What is needed: Please convert the stretch from the row containing "Looking at the" through the end of the rows into a two-column CSV with the headers text and answer. Give one line per row, put each value in a single quoted field, and replace line breaks with spaces.

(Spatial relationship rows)

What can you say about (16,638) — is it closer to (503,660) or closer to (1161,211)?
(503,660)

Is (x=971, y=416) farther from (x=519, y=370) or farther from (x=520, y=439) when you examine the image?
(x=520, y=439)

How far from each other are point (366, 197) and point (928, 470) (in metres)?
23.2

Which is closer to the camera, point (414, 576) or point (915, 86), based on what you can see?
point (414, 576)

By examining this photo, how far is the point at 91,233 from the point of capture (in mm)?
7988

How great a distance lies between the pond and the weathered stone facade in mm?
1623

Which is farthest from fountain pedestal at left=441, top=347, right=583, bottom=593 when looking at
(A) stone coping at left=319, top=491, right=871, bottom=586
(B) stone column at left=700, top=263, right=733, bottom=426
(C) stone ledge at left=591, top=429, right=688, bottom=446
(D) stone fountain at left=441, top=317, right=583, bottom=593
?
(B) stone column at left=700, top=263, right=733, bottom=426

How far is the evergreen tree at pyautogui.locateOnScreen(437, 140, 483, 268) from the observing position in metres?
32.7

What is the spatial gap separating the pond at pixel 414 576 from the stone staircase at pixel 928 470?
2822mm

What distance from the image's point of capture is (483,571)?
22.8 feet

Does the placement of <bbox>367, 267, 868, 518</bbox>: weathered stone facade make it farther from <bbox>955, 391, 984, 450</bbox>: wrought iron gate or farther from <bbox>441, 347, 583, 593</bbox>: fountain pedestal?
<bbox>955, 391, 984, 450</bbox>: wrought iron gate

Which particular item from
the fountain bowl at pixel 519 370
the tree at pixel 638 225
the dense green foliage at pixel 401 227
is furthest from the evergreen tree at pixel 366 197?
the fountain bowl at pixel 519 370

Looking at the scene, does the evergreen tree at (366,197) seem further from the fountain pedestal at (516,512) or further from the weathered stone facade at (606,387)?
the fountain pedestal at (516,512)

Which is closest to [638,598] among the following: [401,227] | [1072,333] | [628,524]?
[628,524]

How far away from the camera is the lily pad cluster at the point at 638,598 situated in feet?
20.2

Result of this task:
text,answer
"Looking at the scene, does the evergreen tree at (366,197) seem further from the fountain pedestal at (516,512) or further from the weathered stone facade at (606,387)?","the fountain pedestal at (516,512)"
"Which is closest to [638,598] among the following: [401,227] | [1072,333] | [628,524]?","[628,524]"
"How far away from the camera is the lily pad cluster at the point at 638,598 situated in feet?","20.2"